### Registros de datos guardados
──────────────────────────────

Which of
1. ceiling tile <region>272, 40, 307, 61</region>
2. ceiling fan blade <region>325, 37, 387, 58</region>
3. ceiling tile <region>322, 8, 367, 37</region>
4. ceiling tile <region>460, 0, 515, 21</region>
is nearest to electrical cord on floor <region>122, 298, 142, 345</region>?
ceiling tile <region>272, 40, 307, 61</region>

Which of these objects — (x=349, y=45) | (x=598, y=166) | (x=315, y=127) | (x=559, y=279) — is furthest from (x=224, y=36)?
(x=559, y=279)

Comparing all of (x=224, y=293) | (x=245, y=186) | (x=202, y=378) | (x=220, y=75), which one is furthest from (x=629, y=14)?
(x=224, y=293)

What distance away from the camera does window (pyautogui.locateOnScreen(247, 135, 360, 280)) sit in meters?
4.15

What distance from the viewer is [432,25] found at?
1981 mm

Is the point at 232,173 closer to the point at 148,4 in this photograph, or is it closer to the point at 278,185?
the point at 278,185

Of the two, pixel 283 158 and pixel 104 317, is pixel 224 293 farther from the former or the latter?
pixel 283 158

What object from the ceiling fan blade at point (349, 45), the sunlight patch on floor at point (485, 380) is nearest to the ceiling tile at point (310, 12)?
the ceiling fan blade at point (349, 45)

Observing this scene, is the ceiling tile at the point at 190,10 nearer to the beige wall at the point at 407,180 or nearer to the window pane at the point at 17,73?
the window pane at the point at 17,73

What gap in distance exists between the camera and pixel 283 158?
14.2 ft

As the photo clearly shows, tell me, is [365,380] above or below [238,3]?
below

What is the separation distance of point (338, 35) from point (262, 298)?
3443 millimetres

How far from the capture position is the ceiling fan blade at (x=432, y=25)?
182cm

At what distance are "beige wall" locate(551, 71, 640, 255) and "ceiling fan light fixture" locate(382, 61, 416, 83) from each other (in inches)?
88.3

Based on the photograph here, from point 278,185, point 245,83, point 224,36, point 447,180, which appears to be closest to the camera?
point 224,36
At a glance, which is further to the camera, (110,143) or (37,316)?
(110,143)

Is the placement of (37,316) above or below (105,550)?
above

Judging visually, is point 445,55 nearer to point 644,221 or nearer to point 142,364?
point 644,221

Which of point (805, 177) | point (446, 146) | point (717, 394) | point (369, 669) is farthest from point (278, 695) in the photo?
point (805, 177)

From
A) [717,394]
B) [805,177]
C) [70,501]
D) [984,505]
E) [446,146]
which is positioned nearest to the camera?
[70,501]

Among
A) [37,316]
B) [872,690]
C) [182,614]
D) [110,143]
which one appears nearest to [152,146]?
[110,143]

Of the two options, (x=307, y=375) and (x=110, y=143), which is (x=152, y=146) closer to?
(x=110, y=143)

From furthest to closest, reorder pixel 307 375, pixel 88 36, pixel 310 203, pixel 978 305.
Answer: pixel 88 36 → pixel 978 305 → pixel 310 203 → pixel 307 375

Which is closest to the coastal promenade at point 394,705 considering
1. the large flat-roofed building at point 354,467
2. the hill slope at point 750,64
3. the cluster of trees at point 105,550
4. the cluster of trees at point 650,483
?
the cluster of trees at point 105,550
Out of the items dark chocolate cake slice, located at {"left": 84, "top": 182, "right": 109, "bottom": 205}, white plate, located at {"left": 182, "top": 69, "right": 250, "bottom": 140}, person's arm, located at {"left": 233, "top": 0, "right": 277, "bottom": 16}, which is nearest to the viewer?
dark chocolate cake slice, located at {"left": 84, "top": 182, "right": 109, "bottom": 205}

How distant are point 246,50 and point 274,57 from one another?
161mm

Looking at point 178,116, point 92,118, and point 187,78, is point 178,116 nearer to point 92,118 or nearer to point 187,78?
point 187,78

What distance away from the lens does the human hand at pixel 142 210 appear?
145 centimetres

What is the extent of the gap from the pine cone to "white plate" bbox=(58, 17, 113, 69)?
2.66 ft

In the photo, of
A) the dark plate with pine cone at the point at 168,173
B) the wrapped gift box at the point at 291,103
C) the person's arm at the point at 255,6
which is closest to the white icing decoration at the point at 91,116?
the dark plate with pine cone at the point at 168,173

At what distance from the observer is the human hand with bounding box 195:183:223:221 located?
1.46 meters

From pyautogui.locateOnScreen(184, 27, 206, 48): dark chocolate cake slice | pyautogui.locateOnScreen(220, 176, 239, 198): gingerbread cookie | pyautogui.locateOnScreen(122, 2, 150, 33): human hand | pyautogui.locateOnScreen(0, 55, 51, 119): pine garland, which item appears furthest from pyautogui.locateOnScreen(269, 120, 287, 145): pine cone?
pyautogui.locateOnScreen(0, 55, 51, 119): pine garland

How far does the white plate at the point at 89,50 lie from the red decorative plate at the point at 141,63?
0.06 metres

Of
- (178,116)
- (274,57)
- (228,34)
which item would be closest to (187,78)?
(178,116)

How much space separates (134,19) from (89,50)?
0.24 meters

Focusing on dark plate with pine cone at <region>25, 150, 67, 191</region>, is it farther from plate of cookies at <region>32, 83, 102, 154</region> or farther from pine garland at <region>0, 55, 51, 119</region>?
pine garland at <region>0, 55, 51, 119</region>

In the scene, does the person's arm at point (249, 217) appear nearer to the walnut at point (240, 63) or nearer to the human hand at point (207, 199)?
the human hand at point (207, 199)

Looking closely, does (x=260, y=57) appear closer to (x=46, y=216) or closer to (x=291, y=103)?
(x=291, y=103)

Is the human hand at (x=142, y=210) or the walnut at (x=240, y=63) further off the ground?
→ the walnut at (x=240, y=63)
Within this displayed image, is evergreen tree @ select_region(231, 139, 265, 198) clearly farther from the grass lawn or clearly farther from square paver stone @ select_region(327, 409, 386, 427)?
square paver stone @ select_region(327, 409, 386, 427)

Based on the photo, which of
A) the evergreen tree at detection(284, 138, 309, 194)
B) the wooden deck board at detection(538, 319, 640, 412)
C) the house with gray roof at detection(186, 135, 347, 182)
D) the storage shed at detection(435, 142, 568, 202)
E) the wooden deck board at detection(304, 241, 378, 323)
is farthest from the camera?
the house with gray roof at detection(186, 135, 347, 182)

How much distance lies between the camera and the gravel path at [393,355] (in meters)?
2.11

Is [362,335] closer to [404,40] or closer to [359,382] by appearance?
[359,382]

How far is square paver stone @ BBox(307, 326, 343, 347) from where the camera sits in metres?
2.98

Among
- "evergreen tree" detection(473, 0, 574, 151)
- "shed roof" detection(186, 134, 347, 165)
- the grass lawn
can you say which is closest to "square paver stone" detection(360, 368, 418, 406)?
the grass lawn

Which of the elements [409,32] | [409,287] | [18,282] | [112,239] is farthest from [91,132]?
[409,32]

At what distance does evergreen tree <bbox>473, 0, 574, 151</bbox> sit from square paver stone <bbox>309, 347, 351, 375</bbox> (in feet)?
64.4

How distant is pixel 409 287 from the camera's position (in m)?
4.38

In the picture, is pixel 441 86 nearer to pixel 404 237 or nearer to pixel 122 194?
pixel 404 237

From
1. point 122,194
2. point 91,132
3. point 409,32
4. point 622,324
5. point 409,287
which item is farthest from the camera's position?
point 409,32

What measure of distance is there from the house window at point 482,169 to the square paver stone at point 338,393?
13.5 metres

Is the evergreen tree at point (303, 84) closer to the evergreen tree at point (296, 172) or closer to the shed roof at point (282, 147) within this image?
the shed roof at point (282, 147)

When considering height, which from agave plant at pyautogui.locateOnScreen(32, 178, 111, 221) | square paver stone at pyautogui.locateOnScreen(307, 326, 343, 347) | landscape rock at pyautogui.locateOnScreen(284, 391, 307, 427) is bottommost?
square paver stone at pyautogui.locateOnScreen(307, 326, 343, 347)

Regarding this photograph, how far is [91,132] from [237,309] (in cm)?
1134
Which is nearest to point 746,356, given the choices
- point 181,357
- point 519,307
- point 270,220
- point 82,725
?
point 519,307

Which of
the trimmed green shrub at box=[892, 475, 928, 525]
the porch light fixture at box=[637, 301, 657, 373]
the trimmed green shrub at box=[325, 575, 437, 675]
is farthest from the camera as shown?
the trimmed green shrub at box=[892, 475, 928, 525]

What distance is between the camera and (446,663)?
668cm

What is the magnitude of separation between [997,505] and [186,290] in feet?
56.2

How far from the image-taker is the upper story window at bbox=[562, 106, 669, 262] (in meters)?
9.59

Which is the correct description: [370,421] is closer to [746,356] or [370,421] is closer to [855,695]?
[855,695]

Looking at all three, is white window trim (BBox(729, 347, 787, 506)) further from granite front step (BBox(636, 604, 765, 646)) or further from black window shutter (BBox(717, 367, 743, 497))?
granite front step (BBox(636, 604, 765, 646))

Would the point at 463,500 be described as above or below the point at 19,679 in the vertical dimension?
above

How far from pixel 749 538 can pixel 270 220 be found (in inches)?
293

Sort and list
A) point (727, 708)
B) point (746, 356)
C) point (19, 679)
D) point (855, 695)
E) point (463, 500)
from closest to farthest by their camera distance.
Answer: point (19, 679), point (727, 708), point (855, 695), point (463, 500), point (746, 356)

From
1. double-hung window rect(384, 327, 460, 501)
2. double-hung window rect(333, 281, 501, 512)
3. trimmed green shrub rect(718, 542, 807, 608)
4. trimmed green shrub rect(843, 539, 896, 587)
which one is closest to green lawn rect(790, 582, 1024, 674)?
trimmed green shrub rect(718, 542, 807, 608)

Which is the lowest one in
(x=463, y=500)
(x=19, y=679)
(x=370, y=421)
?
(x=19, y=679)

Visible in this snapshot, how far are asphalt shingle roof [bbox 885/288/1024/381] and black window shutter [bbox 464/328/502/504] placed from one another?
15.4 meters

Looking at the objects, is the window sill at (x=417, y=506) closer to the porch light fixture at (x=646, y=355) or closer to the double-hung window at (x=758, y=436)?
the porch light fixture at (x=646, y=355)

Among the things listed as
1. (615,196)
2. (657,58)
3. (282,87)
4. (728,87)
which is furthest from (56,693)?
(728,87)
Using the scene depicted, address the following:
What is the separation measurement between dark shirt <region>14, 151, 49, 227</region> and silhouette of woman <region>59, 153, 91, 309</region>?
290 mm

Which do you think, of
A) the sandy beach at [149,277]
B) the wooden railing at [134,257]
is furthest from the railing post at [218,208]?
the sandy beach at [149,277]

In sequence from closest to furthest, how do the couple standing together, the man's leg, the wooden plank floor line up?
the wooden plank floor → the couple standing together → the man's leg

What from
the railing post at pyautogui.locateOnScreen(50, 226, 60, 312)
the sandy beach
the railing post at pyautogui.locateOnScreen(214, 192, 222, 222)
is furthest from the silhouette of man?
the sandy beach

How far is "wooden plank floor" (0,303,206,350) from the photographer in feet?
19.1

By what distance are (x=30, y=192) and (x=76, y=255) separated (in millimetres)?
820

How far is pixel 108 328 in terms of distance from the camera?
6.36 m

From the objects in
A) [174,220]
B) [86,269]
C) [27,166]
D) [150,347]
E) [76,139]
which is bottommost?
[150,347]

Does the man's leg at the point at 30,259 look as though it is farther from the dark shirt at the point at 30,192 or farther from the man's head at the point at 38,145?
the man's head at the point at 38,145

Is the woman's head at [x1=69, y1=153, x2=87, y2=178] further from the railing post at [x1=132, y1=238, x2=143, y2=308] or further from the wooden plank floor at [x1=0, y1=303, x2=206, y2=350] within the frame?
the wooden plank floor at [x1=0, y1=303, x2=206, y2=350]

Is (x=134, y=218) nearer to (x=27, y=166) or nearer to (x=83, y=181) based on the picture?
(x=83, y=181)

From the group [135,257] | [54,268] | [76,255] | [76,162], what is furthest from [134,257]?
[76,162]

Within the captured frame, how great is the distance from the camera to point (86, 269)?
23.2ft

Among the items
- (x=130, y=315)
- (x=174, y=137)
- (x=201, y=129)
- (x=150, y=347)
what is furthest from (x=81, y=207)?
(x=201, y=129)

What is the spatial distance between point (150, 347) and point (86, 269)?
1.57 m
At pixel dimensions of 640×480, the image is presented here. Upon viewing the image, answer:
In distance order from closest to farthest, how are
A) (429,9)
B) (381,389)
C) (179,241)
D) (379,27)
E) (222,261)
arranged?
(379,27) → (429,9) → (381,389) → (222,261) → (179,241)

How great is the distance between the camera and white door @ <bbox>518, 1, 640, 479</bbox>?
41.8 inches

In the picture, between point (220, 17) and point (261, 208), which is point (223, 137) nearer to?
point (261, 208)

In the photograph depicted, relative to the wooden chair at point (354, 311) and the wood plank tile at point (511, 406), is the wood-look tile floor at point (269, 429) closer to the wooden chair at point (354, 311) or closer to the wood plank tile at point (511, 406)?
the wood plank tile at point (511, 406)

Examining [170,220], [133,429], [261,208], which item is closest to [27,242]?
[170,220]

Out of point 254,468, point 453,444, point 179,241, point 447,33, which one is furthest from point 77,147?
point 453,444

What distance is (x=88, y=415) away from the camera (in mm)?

──────────────────────────────

### El problema
Reproduce sin ningún cambio el fragmento de los registros que comienza en la línea que contiene "How far from pixel" y termina en la línea que contiene "Answer: point (19, 679), point", con ambas líneas incluidas.

### Solución desarrollada
How far from pixel 749 538 can pixel 270 220 be found (in inches)?
293

Sort and list
A) point (727, 708)
B) point (746, 356)
C) point (19, 679)
D) point (855, 695)
E) point (463, 500)
from closest to farthest by their camera distance.
Answer: point (19, 679), point (727, 708), point (855, 695), point (463, 500), point (746, 356)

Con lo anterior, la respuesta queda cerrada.